**Passage:**

:::::

On 11 May 1995 the prosecutor T.Ż. prolonged the applicant’s detention until 17 June 1995 on the same grounds as those invoked in her decision of 11 April 1995. On 24 May 1995, on the applicant’s appeal, the Gliwice District Court upheld the above-mentioned decision and the reasons given therefor.
On an unspecified date in June 1995 the Gliwice District Prosecutor ( Prokurator Rejonowy ) indicted the applicant in the Gliwice District Court. In the course of the proceedings (both at first instance and on appeal) the applicant was not assisted by a lawyer.
Subsequently, on an unspecified date, the applicant requested the court to release him. On 7 July 1995 a single judge, sitting as the Gliwice District Court, dismissed the applicant’s request, finding that he should still be maintained in detention in view of the reasonable suspicion that he had committed the offences with which he had been charged and the serious nature of these offences. The applicant appealed against this decision.
On 26 July 1995 the Katowice Regional Court ( Sąd Wojewódzki ) upheld the contested decision, holding that, in the light of evidence obtained in the investigation, the charges laid against the applicant had sufficient bases and that both the serious nature of the offences in question and the fact that the applicant had a previous criminal record militated in favour of maintaining him in detention pending trial.
On 17 August 1995 the Gliwice District Court held the first hearing in the applicant’s case.
On an unspecified date in August 1995 the applicant lodged a subsequent application for release with the trial court. In particular, he complained that his prolonged detention resulted in his being unable to pay rent due for his apartment and that, consequently, he should be released in order to settle his financial obligations towards a housing co-operative.
On 29 August 1995 the court dismissed the application, holding that the circumstances relied on by the applicant did not justify quashing the detention order. The court moreover stressed that in view of the serious nature of the charges laid against him, his detention should be maintained pending trial.
On 13 September 1995, on the applicant’s appeal, the Katowice Regional Court upheld this decision and the reasons therefor.
On 26 September 1995 the Gliwice District Court dismissed a subsequent application for release, which had been lodged by the applicant on an unspecified date. The court invoked the grounds for his detention stated in its previous decisions. On 28 November 1995 the Katowice Regional Court upheld this decision and the reasons therefor.
On 31 October and 12 December 1995, and on 22 January 1996 the court held further hearings in the applicant’s case.

:::::

**Dataset section:**

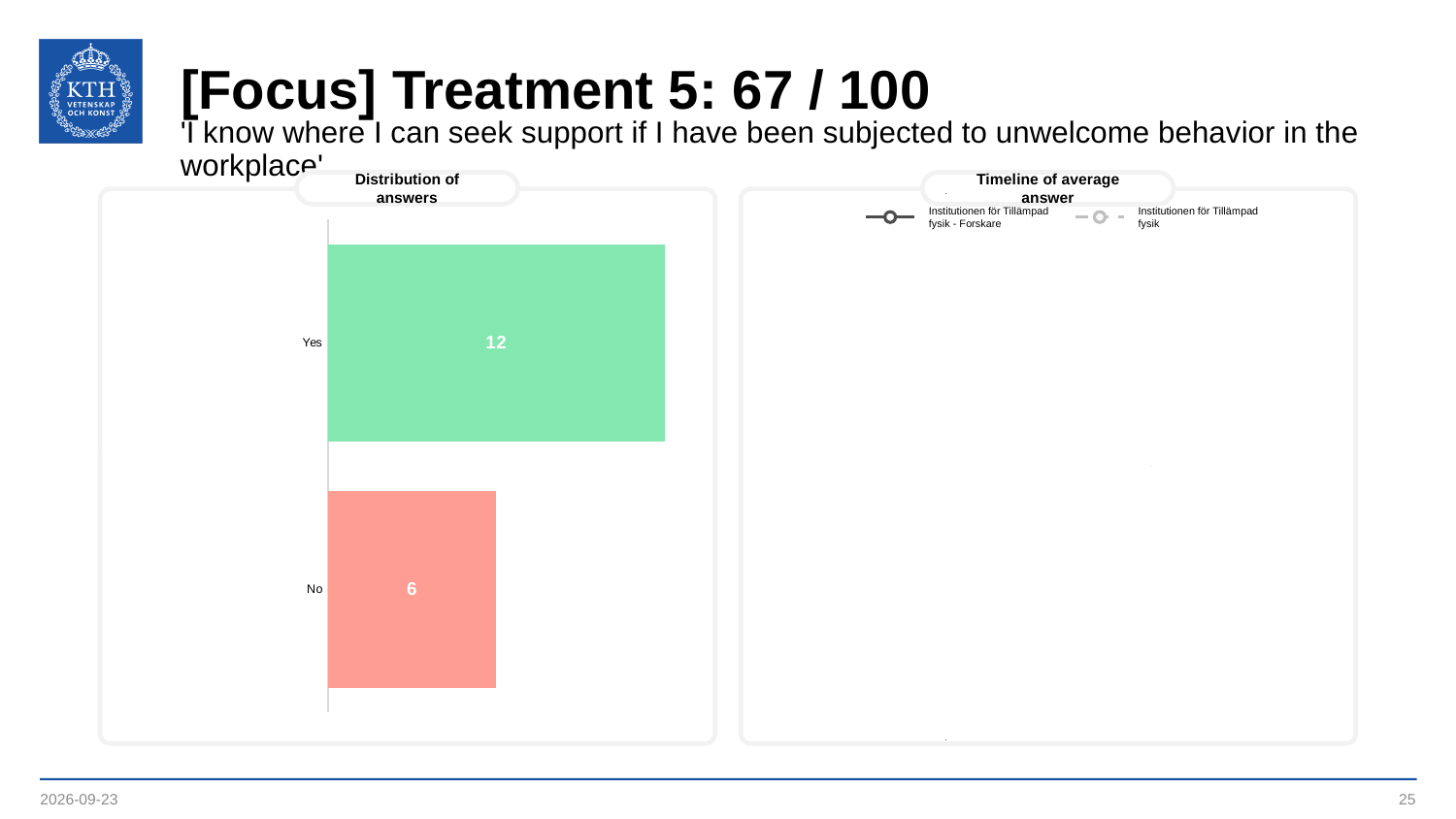
In the 'Distribution of answers' chart, what is the total of the Yes and No values? 18 How many categories are shown in the 'Distribution of answers' chart? 2 In the 'Distribution of answers' chart, which category has the highest value? Yes In the 'Distribution of answers' chart, which category has the lowest value? No In the 'Distribution of answers' chart, which is larger, the value for Yes or the value for No? Yes In the 'Distribution of answers' chart, what colour is the Yes bar? Green How many series does the legend of the 'Timeline of average answer' chart list? 2 In the 'Distribution of answers' chart, what is the difference between the Yes and No values? 6 What kind of chart is the 'Distribution of answers' chart? Bar chart What is the title of the chart on the right side of the slide? Timeline of average answer In the 'Distribution of answers' chart, what is the value for Yes? 12 In the 'Distribution of answers' chart, what is the value for No? 6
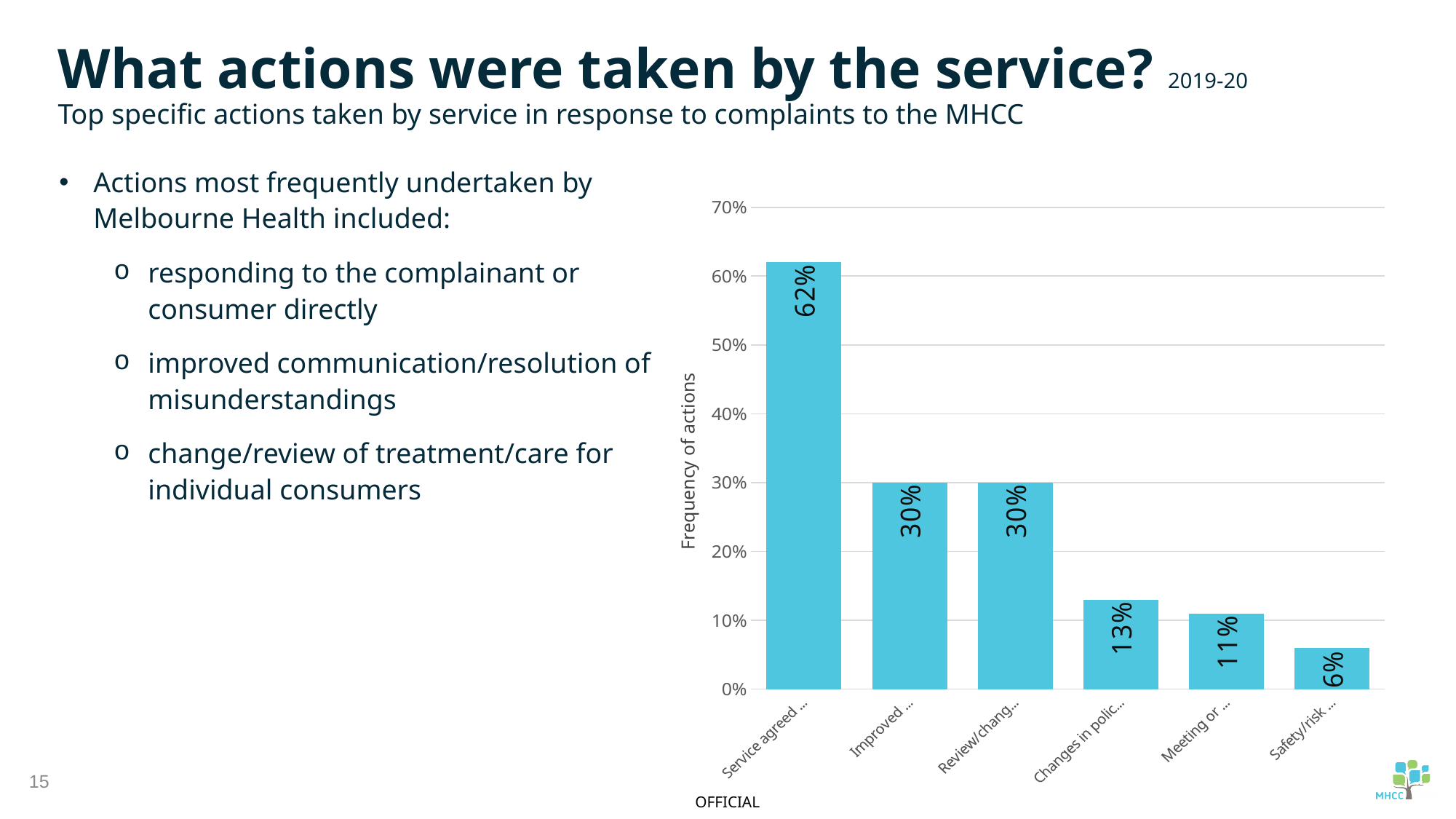
What is the value of the first bar, labelled "Service agreed ..."? 62% What is the value of the bar labelled "Meeting or ..."? 11% Which bar has the lowest value? Safety/risk ... How many bars are shown in the chart? 6 What is the value of the last bar, labelled "Safety/risk ..."? 6% Which bar has the highest value? Service agreed ... What is the label of the vertical axis of the chart? Frequency of actions What is the difference between the "Changes in polic..." bar and the "Safety/risk ..." bar? 7% Which is larger, the value for "Review/chang..." or the value for "Meeting or ..."? Review/chang... What is the difference between the "Service agreed ..." bar and the "Improved ..." bar? 32% What kind of chart is shown on the slide? Bar chart What is the value of the bar labelled "Changes in polic..."? 13%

:::::

**Required actions:**
A) Answer these questions from the detention passage:
(i) On what date did the Gliwice District Court hold the first hearing in the applicant's case?
(ii) According to the August 1995 application for release, what was the applicant unable to pay because of the prolonged detention?
(iii) On what date did the Katowice Regional Court uphold the Gliwice District Court's decision of 26 September 1995?
B) Return the stretch of the detention passage from "On 11 May 1995" through "reasons given therefor.", copied word for word.
The material has no connection to the detention passage.

**Solution set:**
A)
(i) 17 August 1995
(ii) Rent due for the applicant's apartment
(iii) 28 November 1995

B)
On 11 May 1995 the prosecutor T.Ż. prolonged the applicant’s detention until 17 June 1995 on the same grounds as those invoked in her decision of 11 April 1995. On 24 May 1995, on the applicant’s appeal, the Gliwice District Court upheld the above-mentioned decision and the reasons given therefor.